Questions to answer.
A) Using the article on Summit Therapeutics and Merck, answer the following:
(i) Which Merck medicine has been the best-selling in the world since last year?
(ii) With which company did Summit Therapeutics enter into a licensing agreement for ivonescimab?
(iii) What is Summit Therapeutics' market cap?
B) Extend the article on Summit Therapeutics and Merck, starting after its final sentence.

Recent developments are forcing comparisons between these two drugmakers.
Many pharmaceutical and biotech companies have one or a few main areas of expertise in which they develop and market their most important medicines. For Merck (MRK -0.37%), one of the most prominent companies in the business, that area is oncology. Merck is best known for its cancer drug Keytruda, which has been the best-selling medicine in the world since last year. It has several other cancer drugs in its portfolio although their sales pale compared to Keytruda’s.
However, one company wants to challenge Merck’s crown jewel: Summit Therapeutics (SMMT 2.58%). This California-based biotech is developing a cancer medicine that has produced excellent clinical trial results in one area where Keytruda is the leader. Summit Therapeutics still has no products on the market, but could it follow in the footsteps of its much larger peer?
Summit Therapeutics’ great move
They say a company’s management team is one of the most critical factors in its success, or lack thereof. We have at least some evidence that Summit Therapeutics’ top brass is quite savvy. Last year, the company entered into a licensing agreement with Akeso Biopharma, a drugmaker based in China. The deal involved Akeso’s ivonescimab. While Akeso would retain the rights to market this cancer medicine in China, Summit Therapeutics obtained commercialization rights in most other places worldwide, including the U.S., the most lucrative market for pharmaceutical companies.
Summit Therapeutics paid $474.9 million and 10 million of its shares for these rights. It will also owe Akeso various milestones and royalties. This move turned out to be genius. Since early 2023, Summit Therapeutics’ shares have skyrocketed by more than 1000%, largely because of ivonescimab progress. The medicine has already been approved in China, and it recently delivered positive results in treating patients with non-small cell lung cancer (NSCLC) that expresses the PD-L1 protein.
Ivonescimab performed significantly better than Keytruda in this study, marking the first time Merck’s crown jewel lost in a head-to-head phase 3 study in NSCLC. That explains why Summit Therapeutics’ market cap is $23.5 billion even though the company does not have a single drug on the market. Although Summit will have to run its own late-stage clinical trials to earn regulatory approval for ivonescimab in the U.S. and elsewhere, this isn’t a brand-new medicine that has never hit important clinical or regulatory milestones.

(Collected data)
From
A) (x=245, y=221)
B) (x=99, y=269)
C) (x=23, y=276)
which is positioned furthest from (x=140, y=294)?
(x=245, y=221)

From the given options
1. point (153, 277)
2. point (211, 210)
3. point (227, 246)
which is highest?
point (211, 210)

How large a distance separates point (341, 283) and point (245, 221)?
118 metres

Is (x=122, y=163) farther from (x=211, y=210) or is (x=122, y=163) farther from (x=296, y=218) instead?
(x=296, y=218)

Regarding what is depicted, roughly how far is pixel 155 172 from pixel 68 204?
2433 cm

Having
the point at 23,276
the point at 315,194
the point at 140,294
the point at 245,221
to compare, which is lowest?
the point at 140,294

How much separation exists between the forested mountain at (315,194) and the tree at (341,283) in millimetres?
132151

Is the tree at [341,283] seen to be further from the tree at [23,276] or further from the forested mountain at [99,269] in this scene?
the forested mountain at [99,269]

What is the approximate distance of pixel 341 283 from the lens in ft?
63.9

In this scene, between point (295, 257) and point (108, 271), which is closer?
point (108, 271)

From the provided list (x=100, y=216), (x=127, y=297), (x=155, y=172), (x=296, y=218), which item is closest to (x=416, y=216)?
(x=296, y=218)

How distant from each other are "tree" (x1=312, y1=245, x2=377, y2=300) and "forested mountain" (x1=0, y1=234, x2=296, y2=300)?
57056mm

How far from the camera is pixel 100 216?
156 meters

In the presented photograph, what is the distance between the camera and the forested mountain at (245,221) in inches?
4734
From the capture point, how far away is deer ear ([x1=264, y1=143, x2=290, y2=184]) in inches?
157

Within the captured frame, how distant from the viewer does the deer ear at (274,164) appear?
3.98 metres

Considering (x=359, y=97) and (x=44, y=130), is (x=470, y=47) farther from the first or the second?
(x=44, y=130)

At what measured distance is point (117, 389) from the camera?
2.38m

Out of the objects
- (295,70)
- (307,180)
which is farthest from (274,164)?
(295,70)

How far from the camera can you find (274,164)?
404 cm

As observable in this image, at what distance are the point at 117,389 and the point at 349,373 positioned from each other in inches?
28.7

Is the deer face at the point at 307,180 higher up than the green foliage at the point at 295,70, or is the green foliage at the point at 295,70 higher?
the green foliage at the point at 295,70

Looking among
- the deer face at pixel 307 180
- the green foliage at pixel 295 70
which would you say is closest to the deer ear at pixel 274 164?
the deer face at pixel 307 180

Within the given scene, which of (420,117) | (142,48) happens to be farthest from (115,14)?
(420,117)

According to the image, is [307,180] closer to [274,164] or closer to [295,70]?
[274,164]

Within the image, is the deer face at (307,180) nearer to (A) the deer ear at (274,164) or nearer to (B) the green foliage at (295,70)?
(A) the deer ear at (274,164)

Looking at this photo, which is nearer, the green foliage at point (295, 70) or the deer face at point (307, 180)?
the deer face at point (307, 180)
==
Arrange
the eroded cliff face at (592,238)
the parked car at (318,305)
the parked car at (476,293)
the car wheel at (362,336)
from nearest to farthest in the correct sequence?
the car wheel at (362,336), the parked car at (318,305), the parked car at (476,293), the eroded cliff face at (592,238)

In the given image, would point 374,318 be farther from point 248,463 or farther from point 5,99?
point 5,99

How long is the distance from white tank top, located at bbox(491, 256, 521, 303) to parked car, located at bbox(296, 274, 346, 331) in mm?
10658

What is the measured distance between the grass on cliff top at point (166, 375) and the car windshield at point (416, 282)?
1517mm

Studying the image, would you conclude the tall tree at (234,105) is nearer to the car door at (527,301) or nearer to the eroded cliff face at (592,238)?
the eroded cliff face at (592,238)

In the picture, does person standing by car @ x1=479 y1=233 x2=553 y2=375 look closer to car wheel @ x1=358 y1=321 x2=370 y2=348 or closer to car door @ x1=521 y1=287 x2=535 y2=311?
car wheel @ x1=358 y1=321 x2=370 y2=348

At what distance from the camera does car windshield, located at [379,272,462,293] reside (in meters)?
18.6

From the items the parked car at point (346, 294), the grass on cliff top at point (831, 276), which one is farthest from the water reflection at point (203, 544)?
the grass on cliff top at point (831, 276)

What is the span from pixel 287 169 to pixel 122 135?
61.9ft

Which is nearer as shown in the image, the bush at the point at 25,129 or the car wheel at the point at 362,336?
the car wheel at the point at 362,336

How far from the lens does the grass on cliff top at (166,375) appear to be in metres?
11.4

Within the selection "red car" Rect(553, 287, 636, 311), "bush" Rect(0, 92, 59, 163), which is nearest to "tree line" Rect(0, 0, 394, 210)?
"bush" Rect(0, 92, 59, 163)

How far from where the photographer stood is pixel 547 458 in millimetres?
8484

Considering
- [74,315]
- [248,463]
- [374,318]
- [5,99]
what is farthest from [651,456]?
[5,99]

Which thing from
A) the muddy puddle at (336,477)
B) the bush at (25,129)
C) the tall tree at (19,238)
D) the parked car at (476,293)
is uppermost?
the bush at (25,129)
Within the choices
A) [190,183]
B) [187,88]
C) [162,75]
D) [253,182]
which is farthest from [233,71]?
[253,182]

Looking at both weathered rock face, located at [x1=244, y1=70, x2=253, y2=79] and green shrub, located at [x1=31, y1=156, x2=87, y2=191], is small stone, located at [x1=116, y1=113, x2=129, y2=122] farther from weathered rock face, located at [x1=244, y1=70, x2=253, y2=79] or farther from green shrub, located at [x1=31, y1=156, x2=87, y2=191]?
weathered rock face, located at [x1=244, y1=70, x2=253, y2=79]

Task-by-task outputs.
A)
(i) Keytruda
(ii) Akeso Biopharma
(iii) $23.5 billion

B)
Considering the data already available, it looks extremely likely to earn approval and generate well over $1 billion in sales, including in Keytruda’s most important indication: NSCLC.
Here is what it will take
Could ivonescimab’s success allow Summit Therapeutics to become the new Merck? It won’t be easy. Merck’s history dates back to the late 1800s. Since then, it has developed scores of important products. Keytruda just happens to be its biggest cash cow right now. Also, Summit didn’t develop ivonescimab internally. There is nothing wrong with licensing deals, but to follow in Merck’s footsteps, it will eventually need to pour money into R&D and develop some gems in-house.
So, here’s how it could go for Summit Therapeutics. First, the company conducts phase 3 studies and earns approval for ivonescimab in the U.S. and various other markets in NSCLC. Then, Summit Therapeutics goes after many other indications for this medicine. It could be a pipeline in a drug as it is being investigated across a range of different types of cancer, just like Keytruda. If ivonescimab lives up to the hype, Summit Therapeutics will generate enough funds along the way to start developing new products.
Assuming everything works out well, Summit Therapeutics will also deliver superior returns in the meantime. As far as becoming the next Merck, though, that would take years, maybe decades — I wouldn’t bet on it. Merck is a tough act to follow, and a company does not need to be the next Merck to be worth investing in. True, there is no guarantee everything will go smoothly with Summit Therapeutics’ ivonescimab-related plans.
The biotech’s shares will fall off a cliff if there is any serious obstacle there, even with the wealth of clinical data we already have on the medicine. It’s essential to keep that in mind. No stock is risk-free. But Summit Therapeutics still looks attractive for biotech investors, especially those with an above-average risk tolerance.